Je ne le croyais toujours pas. Alors, je lui ai demandé :

− Dis-moi, Omar, te tracasserais-tu au sujet de H’lima, la bonne ?

Dès que je lui ai posé la question, un torrent de paroles a dégringolé de sa bouche :

− Qu’est-ce que je peux vous dire, essi le colonel ? On ne peut plus faire confiance aux gens d’aujourd’hui, partout où vous allez, il n’y a que des voleurs. Lalla Fatiha a raison de se méfier. Elle a employé tous les moyens pour faire sortir la vérité de la bouche de H’lima. Elle l’a tapée, fouettée et elle a déchiré ses vêtements, mais H’lima n’a pas sorti un mot. Elle est restée assise à trembler et à pleurer. Attention, n’interprétez pas mes paroles de travers, je ne suis pas en train de dire que votre épouse a corrigé la petite sans motif, cette dernière l’a probablement mérité, mais jusqu’à présent, Dieu seul sait si elle a vraiment volé. La police n’a trouvé aucune preuve. Si elle a vraiment volé la m’damma, elle répondra de ses actes devant Dieu le jour du Jugement Dernier. Moi, tout ce que je sais, c’est que je l’ai vue partir à l’arrière de la mobylette de Bachir, le policier, avec la seule veste de costume que je possédais. Mais Allah est grand, Il me la rendra.

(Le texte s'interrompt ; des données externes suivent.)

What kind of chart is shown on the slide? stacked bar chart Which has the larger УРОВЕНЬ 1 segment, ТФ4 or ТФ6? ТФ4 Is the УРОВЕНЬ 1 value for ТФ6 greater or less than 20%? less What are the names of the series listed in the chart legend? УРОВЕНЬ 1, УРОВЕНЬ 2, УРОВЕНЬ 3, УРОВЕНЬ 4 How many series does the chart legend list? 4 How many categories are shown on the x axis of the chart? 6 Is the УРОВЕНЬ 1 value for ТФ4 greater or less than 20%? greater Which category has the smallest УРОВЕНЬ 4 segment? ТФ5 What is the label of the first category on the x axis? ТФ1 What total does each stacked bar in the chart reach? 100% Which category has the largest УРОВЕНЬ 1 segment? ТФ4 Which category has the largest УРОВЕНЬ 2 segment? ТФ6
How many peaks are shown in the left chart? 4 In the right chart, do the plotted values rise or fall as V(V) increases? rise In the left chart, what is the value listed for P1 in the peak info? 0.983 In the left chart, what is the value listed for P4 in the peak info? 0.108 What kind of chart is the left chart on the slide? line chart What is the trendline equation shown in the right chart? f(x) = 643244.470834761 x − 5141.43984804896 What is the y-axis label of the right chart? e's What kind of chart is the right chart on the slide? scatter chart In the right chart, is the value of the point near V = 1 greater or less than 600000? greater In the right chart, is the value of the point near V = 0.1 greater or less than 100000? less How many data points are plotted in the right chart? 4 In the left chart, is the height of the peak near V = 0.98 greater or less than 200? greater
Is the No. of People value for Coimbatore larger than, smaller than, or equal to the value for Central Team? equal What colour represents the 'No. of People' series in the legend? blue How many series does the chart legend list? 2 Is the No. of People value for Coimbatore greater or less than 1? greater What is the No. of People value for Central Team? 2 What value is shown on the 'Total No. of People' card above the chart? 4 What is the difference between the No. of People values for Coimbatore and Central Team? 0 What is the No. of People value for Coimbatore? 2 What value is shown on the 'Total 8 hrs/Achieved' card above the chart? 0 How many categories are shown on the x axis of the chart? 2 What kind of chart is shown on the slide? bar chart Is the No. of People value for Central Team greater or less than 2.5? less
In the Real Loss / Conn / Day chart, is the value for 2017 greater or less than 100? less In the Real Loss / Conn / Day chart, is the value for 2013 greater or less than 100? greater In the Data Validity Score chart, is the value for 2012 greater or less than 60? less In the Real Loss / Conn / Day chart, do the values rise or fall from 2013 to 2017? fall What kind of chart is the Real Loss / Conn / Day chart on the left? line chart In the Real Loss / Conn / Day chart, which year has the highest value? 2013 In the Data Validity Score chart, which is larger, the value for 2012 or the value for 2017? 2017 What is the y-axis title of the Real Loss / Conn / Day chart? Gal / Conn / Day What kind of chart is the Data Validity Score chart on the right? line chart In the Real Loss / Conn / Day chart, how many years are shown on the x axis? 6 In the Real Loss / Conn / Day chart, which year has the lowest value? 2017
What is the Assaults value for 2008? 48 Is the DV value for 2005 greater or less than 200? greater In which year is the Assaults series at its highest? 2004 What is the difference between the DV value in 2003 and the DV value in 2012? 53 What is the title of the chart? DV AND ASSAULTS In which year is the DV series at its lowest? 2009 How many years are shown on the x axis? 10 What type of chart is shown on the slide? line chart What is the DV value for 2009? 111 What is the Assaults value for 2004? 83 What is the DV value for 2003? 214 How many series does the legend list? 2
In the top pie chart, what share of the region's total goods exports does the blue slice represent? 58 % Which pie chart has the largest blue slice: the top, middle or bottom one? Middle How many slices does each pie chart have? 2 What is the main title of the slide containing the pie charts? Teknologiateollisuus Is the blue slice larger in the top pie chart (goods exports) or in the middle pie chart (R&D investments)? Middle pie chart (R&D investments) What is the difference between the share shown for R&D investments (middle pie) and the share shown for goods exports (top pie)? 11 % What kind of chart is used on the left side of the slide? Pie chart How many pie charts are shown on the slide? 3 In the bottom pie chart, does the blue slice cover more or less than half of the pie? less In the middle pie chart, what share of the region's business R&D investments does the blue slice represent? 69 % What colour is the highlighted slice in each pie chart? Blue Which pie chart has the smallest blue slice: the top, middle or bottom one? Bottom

Voilà comment j’ai appris ce que ma femme avait fait à la bonne. Je l’ai imaginée déchaînant ses démons sur cette pauvre petite et une grande colère s’est emparée de moi. C’est dans ces moments là que je me mets à la haïr. Je hais jusqu’au dernier cheveu qui se dresse sur sa tête. S’il y a une chose que je ne supporte pas, c’est qu’on s’acharne injustement sur les autres. Je ne vais pas vous cacher la vérité. Il y a des moments où mon cerveau me dit d’aller épouser une autre femme. Quel mal y a t’il ? La Chariaa nous donne droit à quatre femmes. Lalla Fatiha resterait dans sa maison, entourée de sa dignité, de son confort, de ses bonnes et de son chauffeur. Aucun bien ne lui manquerait. De toute façon qu’est-ce que cela changerait pour elle ? Nous ne partageons plus le lit depuis longtemps. Elle dit qu’elle est trop vieille et fatiguée. Elle a envie de pouvoir s’étaler et laisser ses humeurs s’échapper d’elle à son aise. Pourtant, elle n’a que cinquante ans. Apparemment, il arrive un temps chez les femmes où elles veulent qu’on les laisse en paix. Je ne ferais que lui ôter un souci en allant prendre épouse ailleurs.

J’avais rendez-vous avec un promoteur immobilier. Depuis que j’ai pris la retraite, je me suis converti dans les affaires. Mais au lieu d’honorer mon engagement, j’ai dit à Omar de rebrousser chemin et de me conduire au commissariat de police.